Lauren Prophète

LORAN 2018 | BOURSIER SHAD 2017
École St. Clement’s
Toronto, ON

Q : Qu'avez-vous ressenti lorsque vous avez appris la nouvelle ?
R : J'étais tellement excitée que je ne pensais pas gagner. J'ai fait de mon mieux pour ne pas crier au téléphone. Il m'a fallu quelques jours pour réaliser et je me suis sentie vraiment honorée.

Q : Quelle importance revêt pour vous personnellement le fait de devenir boursière Loran ?
R : Le fait d'avoir remporté le prix Loran m'a rapidement ouvert de nombreuses portes, notamment en matière de stages et de mentorat. Toutes les personnes à qui j'ai parlé m'ont dit que le fait d'être boursière Loran avait changé leur vie, et je pense que cela va changer la mienne aussi.
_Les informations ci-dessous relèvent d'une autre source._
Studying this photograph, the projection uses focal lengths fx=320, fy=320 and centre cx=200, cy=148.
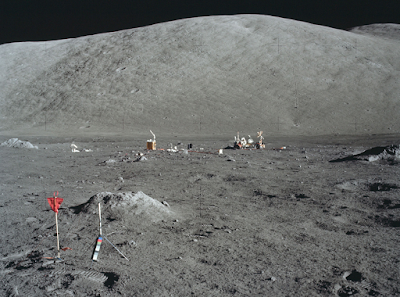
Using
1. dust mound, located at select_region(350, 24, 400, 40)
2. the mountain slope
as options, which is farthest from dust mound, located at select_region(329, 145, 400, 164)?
dust mound, located at select_region(350, 24, 400, 40)

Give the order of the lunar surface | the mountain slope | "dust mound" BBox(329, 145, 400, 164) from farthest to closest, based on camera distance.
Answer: the mountain slope < "dust mound" BBox(329, 145, 400, 164) < the lunar surface

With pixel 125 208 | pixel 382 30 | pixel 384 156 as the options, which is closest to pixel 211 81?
pixel 384 156

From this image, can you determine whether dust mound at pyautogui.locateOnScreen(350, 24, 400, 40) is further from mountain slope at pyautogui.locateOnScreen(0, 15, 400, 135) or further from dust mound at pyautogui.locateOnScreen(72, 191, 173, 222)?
dust mound at pyautogui.locateOnScreen(72, 191, 173, 222)

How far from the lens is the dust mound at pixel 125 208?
428 cm

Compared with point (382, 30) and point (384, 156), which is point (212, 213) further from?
point (382, 30)

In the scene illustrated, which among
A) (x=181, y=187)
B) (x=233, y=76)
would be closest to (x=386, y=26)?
(x=233, y=76)

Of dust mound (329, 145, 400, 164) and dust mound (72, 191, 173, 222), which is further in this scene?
dust mound (329, 145, 400, 164)

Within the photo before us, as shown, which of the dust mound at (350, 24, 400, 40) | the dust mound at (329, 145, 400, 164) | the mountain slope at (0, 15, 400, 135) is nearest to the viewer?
the dust mound at (329, 145, 400, 164)

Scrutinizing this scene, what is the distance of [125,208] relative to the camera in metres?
4.39

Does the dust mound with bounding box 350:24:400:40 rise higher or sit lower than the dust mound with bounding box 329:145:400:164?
higher

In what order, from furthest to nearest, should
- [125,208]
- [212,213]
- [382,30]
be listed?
[382,30], [212,213], [125,208]

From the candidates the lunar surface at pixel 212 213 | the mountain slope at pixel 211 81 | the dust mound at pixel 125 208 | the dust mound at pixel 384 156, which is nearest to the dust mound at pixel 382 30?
the mountain slope at pixel 211 81

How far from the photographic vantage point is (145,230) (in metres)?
3.96

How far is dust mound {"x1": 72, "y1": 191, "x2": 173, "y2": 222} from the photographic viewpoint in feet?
14.0
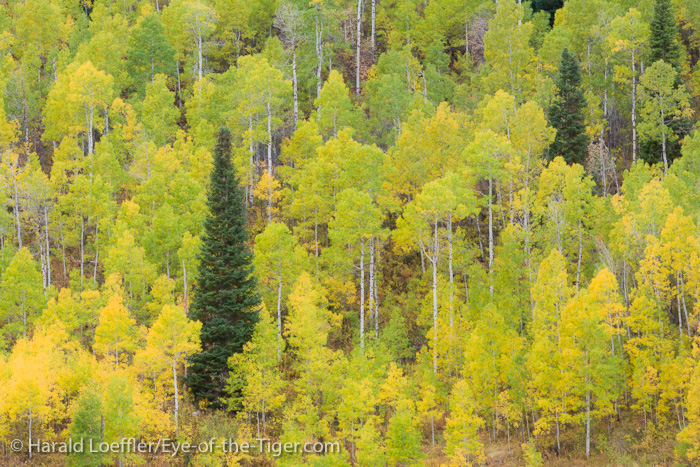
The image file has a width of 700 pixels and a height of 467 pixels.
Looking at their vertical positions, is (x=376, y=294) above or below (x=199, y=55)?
below

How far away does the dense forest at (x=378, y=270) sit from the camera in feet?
111

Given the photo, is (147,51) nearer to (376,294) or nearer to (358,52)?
(358,52)

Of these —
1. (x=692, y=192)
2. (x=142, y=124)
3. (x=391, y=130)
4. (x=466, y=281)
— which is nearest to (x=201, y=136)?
(x=142, y=124)

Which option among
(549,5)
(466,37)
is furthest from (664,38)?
(549,5)

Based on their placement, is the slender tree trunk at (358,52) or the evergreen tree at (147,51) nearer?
the evergreen tree at (147,51)

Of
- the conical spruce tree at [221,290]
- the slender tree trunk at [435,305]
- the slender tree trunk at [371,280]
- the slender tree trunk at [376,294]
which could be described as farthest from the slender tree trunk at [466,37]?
the conical spruce tree at [221,290]

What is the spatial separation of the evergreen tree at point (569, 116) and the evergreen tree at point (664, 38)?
276 inches

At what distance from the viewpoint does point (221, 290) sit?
1526 inches

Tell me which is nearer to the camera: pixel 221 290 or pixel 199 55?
pixel 221 290

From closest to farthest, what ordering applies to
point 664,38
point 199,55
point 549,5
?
point 664,38 → point 199,55 → point 549,5

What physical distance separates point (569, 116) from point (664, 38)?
37.6 ft

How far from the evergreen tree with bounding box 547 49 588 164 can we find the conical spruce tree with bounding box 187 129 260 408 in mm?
24134

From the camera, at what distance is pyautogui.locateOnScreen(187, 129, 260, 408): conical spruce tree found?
38000 mm

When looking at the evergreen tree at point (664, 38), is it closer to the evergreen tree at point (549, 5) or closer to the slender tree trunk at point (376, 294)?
the evergreen tree at point (549, 5)
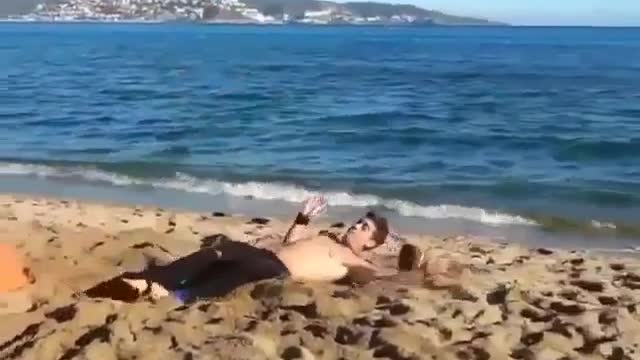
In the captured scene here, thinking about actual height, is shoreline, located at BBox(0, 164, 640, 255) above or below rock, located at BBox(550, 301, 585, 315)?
below

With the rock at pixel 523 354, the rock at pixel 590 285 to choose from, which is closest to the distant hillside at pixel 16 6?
the rock at pixel 590 285

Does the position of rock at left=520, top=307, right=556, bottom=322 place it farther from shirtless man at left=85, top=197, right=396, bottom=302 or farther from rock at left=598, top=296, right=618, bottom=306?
shirtless man at left=85, top=197, right=396, bottom=302

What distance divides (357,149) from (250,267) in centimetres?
1061

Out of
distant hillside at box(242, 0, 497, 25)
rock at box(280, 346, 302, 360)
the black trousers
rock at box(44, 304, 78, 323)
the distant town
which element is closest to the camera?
rock at box(280, 346, 302, 360)

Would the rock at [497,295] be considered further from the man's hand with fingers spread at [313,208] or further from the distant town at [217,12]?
the distant town at [217,12]

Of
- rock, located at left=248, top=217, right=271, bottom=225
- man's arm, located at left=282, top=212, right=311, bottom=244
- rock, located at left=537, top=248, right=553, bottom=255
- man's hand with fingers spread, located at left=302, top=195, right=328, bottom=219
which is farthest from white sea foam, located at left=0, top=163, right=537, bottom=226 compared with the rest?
man's arm, located at left=282, top=212, right=311, bottom=244

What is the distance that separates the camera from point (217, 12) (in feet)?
585

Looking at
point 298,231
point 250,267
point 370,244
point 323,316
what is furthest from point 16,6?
point 323,316

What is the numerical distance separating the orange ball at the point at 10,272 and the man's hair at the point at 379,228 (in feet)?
7.26

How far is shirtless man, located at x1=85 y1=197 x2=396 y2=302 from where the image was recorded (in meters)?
5.60

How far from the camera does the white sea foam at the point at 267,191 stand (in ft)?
35.4

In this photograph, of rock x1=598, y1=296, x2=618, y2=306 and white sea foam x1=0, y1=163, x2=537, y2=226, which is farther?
white sea foam x1=0, y1=163, x2=537, y2=226

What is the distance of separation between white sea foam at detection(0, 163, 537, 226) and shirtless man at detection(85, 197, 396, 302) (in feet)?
14.9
Je ne sais pas encore exactement ce que cela signifie, mais j'ai hâte de le découvrir.

Q : Qu'espérez-vous accomplir ? Avez-vous un objectif à long terme en termes de changement que vous aimeriez apporter ou auquel vous aimeriez participer ? Y a-t-il quelque chose en particulier qui vous a peut-être permis de vous démarquer auprès du comité de sélection ?
R : Je souhaite profiter de cette occasion pour rendre à la communauté ce qu'elle m'a apporté. Je milite depuis des années pour la lutte contre le changement climatique. Je m'intéresse à la recherche de meilleures solutions pour les enfants autistes, car mes deux frères sont atteints de cette maladie. Mon objectif est de participer à Université de Waterloo ou de l'UBC pour l'ingénierie.

Q : Le cas échéant, dans quelle mesure le fait d'être membre du SHAD a-t-il joué un rôle dans votre sélection comme boursier Loran ? Le fait d'être membre du SHAD a-t-il été mentionné dans votre candidature ou lors de votre entretien ?
R: Le SHAD m'a appris le pouvoir de la jeunesse. Avant le SHAD, je considérais l'âge comme un obstacle : je pensais être trop jeune pour accomplir tout ce que je voulais réaliser. Je pensais que je n'avais pas le réseau ou la sagesse nécessaires pour les réaliser. J'ai transposé cet état d'esprit dans l'initiative sur le changement climatique sur laquelle je travaille avec mes amis, appelée Project Two Degrees. Il s'agit d'une plateforme de pétition à l'échelle du Canada, basée sur la jeunesse, qui encourage les politiciens à agir contre le changement climatique. Mon rôle dans ce projet est d'organiser un collectif artistique où les jeunes partageront leurs œuvres sur le thème du changement climatique. Celles-ci seront ensuite transmises aux politiciens. 

Q : Quelle est la principale leçon que vous avez tirée du SHAD ?
R : J'ai compris que la diversité est nécessaire lorsqu'il s'agit de collaboration. Je n'avais jamais travaillé au sein d'une équipe où autant de personnes différentes essayaient d'accomplir la même chose. Nous avions tous des idées et des approches différentes, et c'est grâce à ces différences que nous avons réussi. Je n'arrive pas à croire que tout ce que j'ai appris et vécu au SHAD ne s'est déroulé qu'en un mois !

Q : SHAD compte désormais 88 boursiers Loran... Qu'est-ce que cela vous inspire et que devrait-il inspirer aux autres quant à la valeur de SHAD ?
R : Cela en dit long et montre aux gens que SHAD a un impact tangible. Je pense que SHAD choisit des personnes qui peuvent évoluer au sein du programme, et pas nécessairement les meilleurs étudiants. SHAD a changé ma vie et ma perspective sur beaucoup de choses ; cela a eu un impact considérable sur ma façon d'aborder tout ce que je fais. Le réseau ne disparaîtra jamais, et je suis très reconnaissant de pouvoir en faire partie.